O artigo que tentei resumir abaixo, um longo texto do The Washington Post, aborda um assunto interessante e polêmico que, acredito, não demorará muito a ensaiar seus primeiros passos por aqui: o do ensino virtual para crianças em suas próprias casas. É curioso observar que toda a argumentação apresentada contra tais escolas, nos EUA, resume-se à eficiência desse tipo de ensino e a razoabilidade ou não de seu custo, mas ninguém se preocupou com a perda de nível de socialização que esse tipo de educação acarreta para as crianças que o adotam.

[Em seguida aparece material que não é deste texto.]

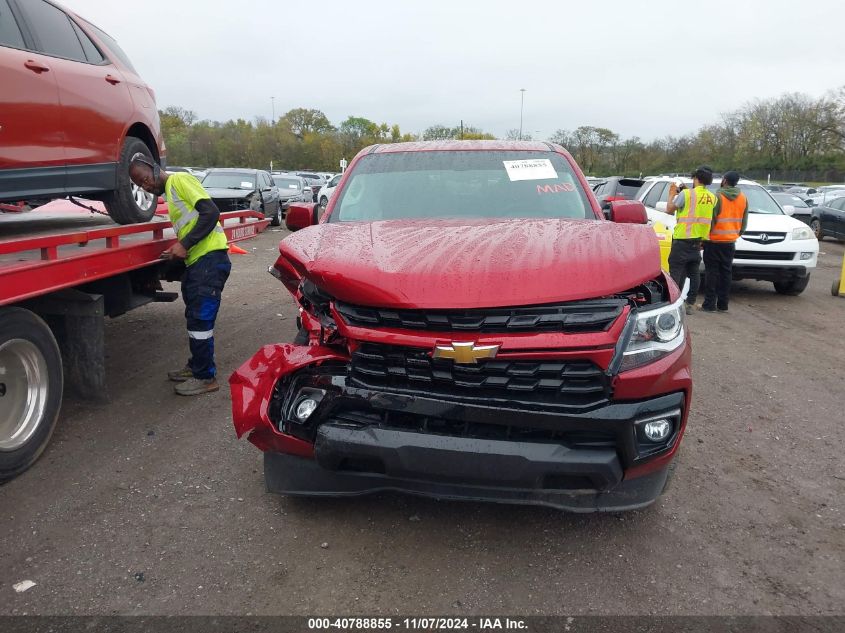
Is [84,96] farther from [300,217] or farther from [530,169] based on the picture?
[530,169]

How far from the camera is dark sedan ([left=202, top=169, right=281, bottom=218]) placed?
630 inches

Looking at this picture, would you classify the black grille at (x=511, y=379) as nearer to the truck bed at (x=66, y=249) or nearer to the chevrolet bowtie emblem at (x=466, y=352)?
the chevrolet bowtie emblem at (x=466, y=352)

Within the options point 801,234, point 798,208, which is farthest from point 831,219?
point 801,234

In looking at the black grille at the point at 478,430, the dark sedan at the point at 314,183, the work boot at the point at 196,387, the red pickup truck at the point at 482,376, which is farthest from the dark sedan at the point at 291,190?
the black grille at the point at 478,430

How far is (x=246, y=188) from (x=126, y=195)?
12241mm

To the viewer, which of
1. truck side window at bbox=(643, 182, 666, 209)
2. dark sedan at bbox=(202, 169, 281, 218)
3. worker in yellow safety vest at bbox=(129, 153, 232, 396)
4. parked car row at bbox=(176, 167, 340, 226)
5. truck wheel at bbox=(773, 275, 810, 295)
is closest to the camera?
worker in yellow safety vest at bbox=(129, 153, 232, 396)

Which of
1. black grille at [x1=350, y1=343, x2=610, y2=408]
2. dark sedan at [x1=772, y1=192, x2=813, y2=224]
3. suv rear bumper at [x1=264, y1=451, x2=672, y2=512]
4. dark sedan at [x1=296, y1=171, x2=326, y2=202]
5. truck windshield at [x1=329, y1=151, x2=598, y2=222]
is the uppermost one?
truck windshield at [x1=329, y1=151, x2=598, y2=222]

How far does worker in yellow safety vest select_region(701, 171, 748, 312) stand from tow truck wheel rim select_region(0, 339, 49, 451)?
25.1ft

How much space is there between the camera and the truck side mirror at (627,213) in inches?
156

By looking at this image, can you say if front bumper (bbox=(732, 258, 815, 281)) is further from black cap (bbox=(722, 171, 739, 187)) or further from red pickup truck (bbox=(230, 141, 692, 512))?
red pickup truck (bbox=(230, 141, 692, 512))

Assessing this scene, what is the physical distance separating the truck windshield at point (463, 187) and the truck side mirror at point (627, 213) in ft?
0.58

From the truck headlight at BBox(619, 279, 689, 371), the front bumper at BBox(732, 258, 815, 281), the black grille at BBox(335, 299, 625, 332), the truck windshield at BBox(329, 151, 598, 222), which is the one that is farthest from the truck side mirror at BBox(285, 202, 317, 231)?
the front bumper at BBox(732, 258, 815, 281)

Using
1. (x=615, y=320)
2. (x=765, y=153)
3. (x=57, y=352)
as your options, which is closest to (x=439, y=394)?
(x=615, y=320)

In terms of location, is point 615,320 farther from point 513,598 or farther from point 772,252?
point 772,252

Uma companhia da Virginia (EUA) que lidera um movimento nacional para substituir salas de aula por computadores -- em que crianças de até 5 anos podem aprender em casa às custas do contribuinte --
está enfrentando uma forte reação de críticos, que estão questionando seu financiamento, sua qualidade, e seus equívocos.

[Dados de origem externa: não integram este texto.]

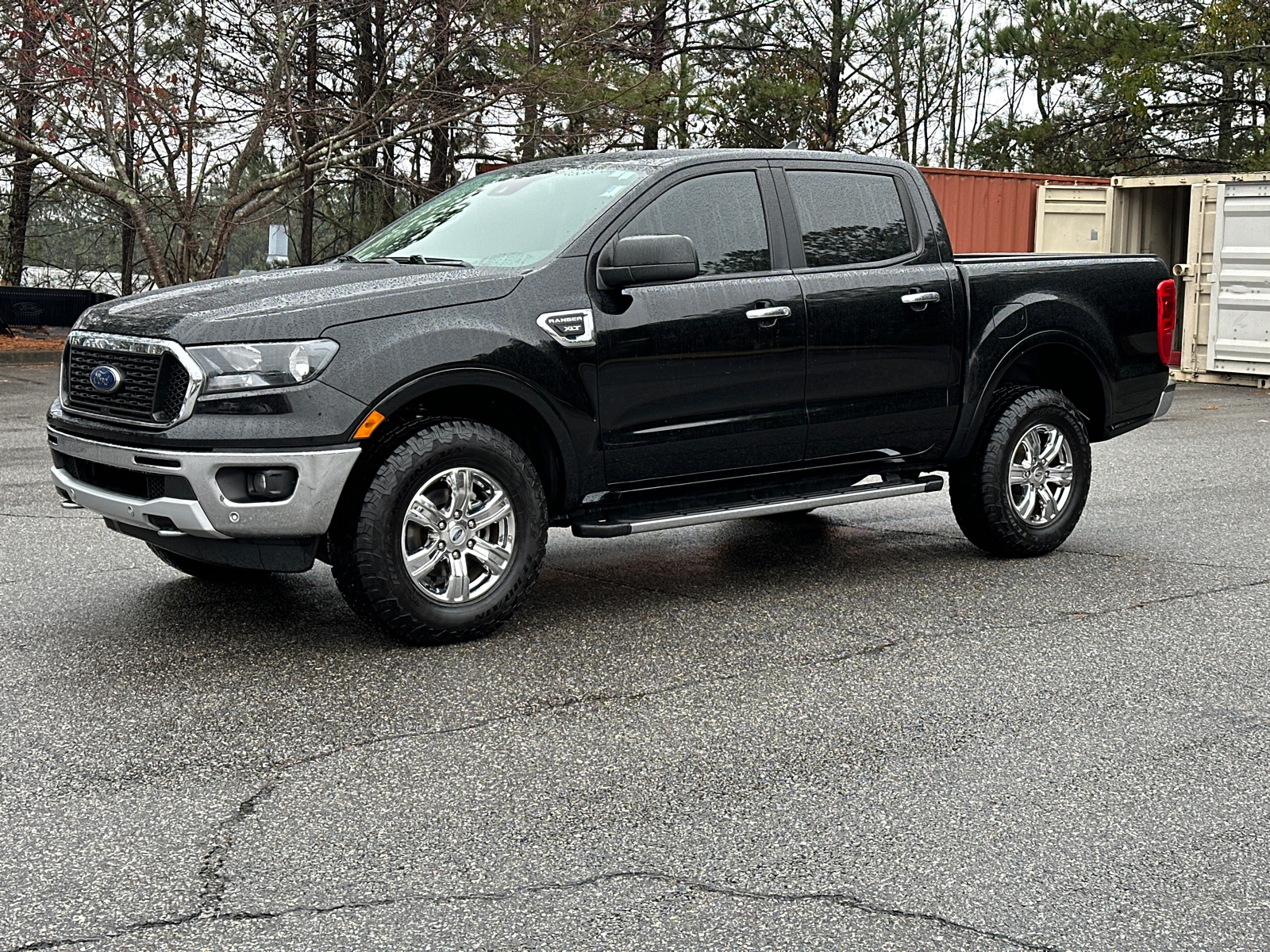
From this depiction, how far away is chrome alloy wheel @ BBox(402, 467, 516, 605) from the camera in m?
5.55

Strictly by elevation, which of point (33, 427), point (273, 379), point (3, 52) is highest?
point (3, 52)

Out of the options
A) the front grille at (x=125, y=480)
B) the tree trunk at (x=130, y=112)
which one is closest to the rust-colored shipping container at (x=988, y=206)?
the tree trunk at (x=130, y=112)

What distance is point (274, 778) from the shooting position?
13.8 ft

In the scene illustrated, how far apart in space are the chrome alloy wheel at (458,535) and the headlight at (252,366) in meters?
0.66

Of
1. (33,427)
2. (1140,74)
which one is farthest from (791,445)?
(1140,74)

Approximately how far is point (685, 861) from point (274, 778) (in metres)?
1.29

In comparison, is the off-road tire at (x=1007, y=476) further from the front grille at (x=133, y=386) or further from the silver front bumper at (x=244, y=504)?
the front grille at (x=133, y=386)

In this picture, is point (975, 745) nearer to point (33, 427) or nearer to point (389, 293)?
point (389, 293)

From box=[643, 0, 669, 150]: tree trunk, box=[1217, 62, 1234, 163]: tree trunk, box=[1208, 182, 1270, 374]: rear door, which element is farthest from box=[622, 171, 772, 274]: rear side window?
box=[1217, 62, 1234, 163]: tree trunk

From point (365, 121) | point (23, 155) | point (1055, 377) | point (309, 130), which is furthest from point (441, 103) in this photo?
point (1055, 377)

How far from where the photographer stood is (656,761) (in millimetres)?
4398

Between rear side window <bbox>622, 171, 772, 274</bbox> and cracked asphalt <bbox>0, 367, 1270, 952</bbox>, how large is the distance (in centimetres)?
151

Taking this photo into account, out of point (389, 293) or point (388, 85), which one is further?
point (388, 85)

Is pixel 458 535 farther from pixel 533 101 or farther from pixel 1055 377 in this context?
pixel 533 101
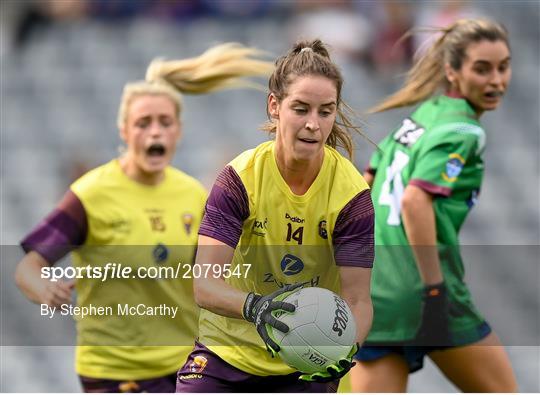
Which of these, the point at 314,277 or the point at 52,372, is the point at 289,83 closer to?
the point at 314,277

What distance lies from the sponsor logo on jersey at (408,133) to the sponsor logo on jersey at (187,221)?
107cm

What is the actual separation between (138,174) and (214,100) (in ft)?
21.2

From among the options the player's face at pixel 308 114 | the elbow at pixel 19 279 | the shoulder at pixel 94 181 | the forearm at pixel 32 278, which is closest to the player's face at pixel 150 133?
the shoulder at pixel 94 181

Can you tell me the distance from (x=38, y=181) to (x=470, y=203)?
647cm

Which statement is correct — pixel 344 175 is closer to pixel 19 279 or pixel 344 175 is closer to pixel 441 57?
pixel 441 57

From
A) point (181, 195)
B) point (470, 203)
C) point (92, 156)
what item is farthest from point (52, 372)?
point (470, 203)

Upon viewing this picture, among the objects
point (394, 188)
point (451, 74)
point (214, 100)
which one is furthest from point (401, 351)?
point (214, 100)

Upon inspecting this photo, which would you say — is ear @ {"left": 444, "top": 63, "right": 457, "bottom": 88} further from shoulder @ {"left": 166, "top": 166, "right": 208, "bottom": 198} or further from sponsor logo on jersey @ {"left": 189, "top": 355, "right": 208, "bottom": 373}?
sponsor logo on jersey @ {"left": 189, "top": 355, "right": 208, "bottom": 373}

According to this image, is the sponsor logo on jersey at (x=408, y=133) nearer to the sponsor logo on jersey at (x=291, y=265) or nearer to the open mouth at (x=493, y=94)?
the open mouth at (x=493, y=94)

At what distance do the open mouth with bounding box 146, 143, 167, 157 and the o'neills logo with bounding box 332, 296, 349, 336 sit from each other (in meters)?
2.20

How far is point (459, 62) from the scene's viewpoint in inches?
245

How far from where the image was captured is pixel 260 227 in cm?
486

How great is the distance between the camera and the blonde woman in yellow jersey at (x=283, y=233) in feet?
15.4

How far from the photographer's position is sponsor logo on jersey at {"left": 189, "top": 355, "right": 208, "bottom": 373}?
4.98 meters
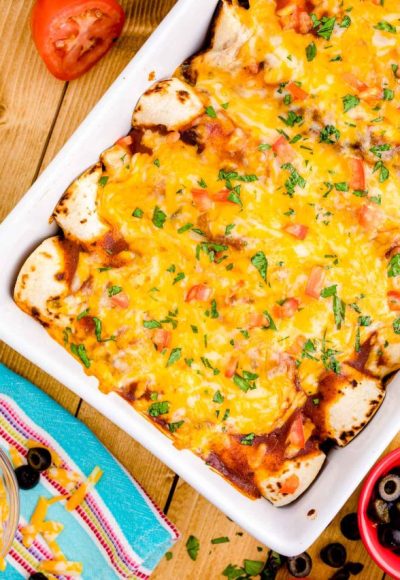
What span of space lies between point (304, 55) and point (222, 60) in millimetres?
283

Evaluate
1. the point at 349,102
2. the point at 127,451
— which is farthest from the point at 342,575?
the point at 349,102

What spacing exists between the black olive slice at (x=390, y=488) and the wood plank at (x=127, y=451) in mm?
834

K12 Inc. of Herndon tornou-se o maior provedor no país de escolas virtuais de tempo integral, subvertendo o tradicional conceito americano de que aprendizado se faz na escola, onde os estudantes compartilham experiência. Nas escolas da K12, o aprendizado é basicamente solitário, com aulas dadas online para uma criança que progride na sua própria velocidade.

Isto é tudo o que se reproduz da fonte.